**ARAHAN SINGKAT 1:** Tolong terjemahkan kalimat dari teks sumber ini ke dalam bahasa Inggris: "Masing-masing komunitas hidup dalam batasnya masing-masing, tanpa perlu merasa mengenal dan menjalin relasi dengan komunitas agama lain."
**ARAHAN SINGKAT 2:** Ulangi dengan persis satu bagian teks sumber, mulai pada kata-kata yang memuat "Ketiga, mekanisme sistemik" dan berhenti setelah "tak bisa ditawar-tawar.".

Kedua, mekanisme antarkomunitas agama, yakni segala strategi dan mekanisme bina-damai yang melibatkan dua atau lebih komunitas agama. Kondisi Indonesia yang plural meniscayakan adanya interaksi satu agama dengan agama lain, baik dalam kehidupan sehari-hari, dalam birokrasi dan dalam urusan berbangsa-bernegara.

Perbedaan agama yang juga seringkali berkelindan secara membingungkan dengan perbedaan kelas sosial tak pelak melahirkan semacam segregasi. Masing-masing komunitas hidup dalam batasnya masing-masing, tanpa perlu merasa mengenal dan menjalin relasi dengan komunitas agama lain. Relasi sosial segregatif dan pola pikir ghetto minded ini tentu rawan akan potensi konflik, karena bertumpu pada model tolerasi semu (pseudo tolerance).

Terbukanya ruang publik pascareforomasi di Indonesia idealnya disambut sebagai momentum untuk membangun satu jejaring kerjasama antarkomunitas agama. Bentuknya bisa bermacam-macam mulai dari tingkat yang paling teoretis, semisal dialog-dialog sampai ke level praksis, seperti kerjasama dalam mitigasi bencana alam (untuk menyebut salah satunya).

Ketiga, mekanisme sistemik yang bekerja di luar konteks agama. Dalam relasi sosial apa pun, baik yang berbasis agama maupun tidak, mekanisme sistemik selalu dibutuhkan sebagai prasyarat terciptanya kehidupan bersama yang damai dan jauh dari kekerasan. Dalam konteks ini, kehadiran negara sebagai institusi sosial sekaligus politik yang memiliki kewenangan penuh menegakkan keadilan merupakan hal mutlak yang tak bisa ditawar-tawar.

Negara dituntut punya andil aktif dalam meciptakan perdamaian, yakni dengan mengambil peran sebagai pengayom yang berdiri di atas semua kepentingan golongan, tanpa melakukan intervensi birokratis terlalu jauh pada kehidupan keberagamaan. Negara harus memastikan bahwa regulasi hukum menjamin adanya kebebasan beragama dan menjamin regulasi itu dijalankan secara adil.

**DATA TERKUMPUL:**

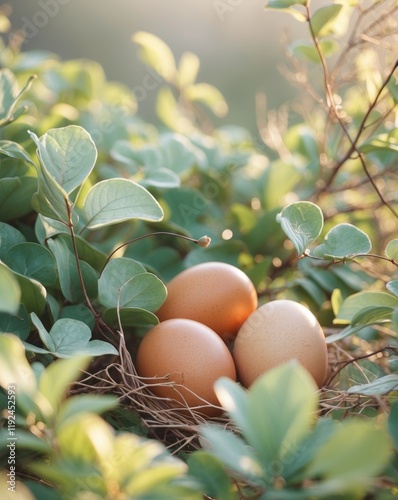 Fresh Eggs Nestled in Greenery Under Soft Sunlight During Early Morning Hours photo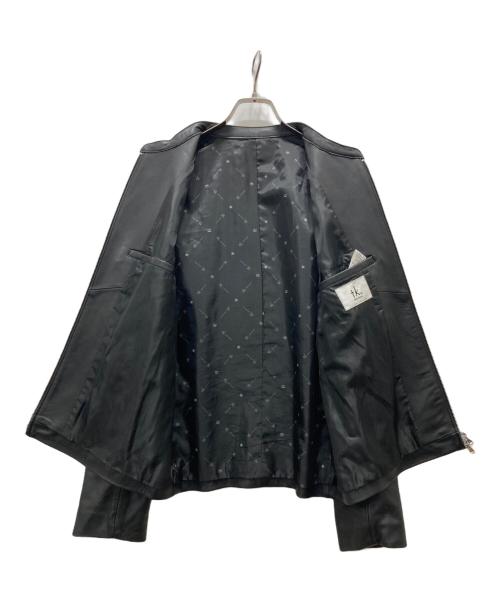 TK TAKEO KIKUCHI（ティーケー タケオキクチ）TK TAKEO KIKUCHI (ティーケー タケオキクチ) ラムレザ-シングルライダースジャケット ブラック サイズ:Lの古着・服飾アイテム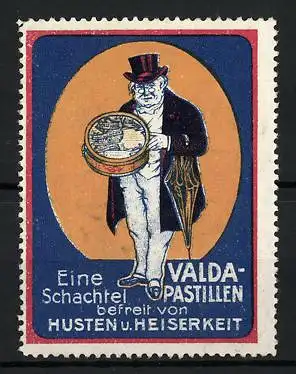 Reklamemarke Valda-Pastillen - befreit von Husten und Heiserkeit, Mann mit Dose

**PEMECAHAN MASALAH 1:** Each community lives within its own boundaries, without feeling any need to get to know or build relationships with other religious communities.

**PEMECAHAN MASALAH 2:**
Ketiga, mekanisme sistemik yang bekerja di luar konteks agama. Dalam relasi sosial apa pun, baik yang berbasis agama maupun tidak, mekanisme sistemik selalu dibutuhkan sebagai prasyarat terciptanya kehidupan bersama yang damai dan jauh dari kekerasan. Dalam konteks ini, kehadiran negara sebagai institusi sosial sekaligus politik yang memiliki kewenangan penuh menegakkan keadilan merupakan hal mutlak yang tak bisa ditawar-tawar.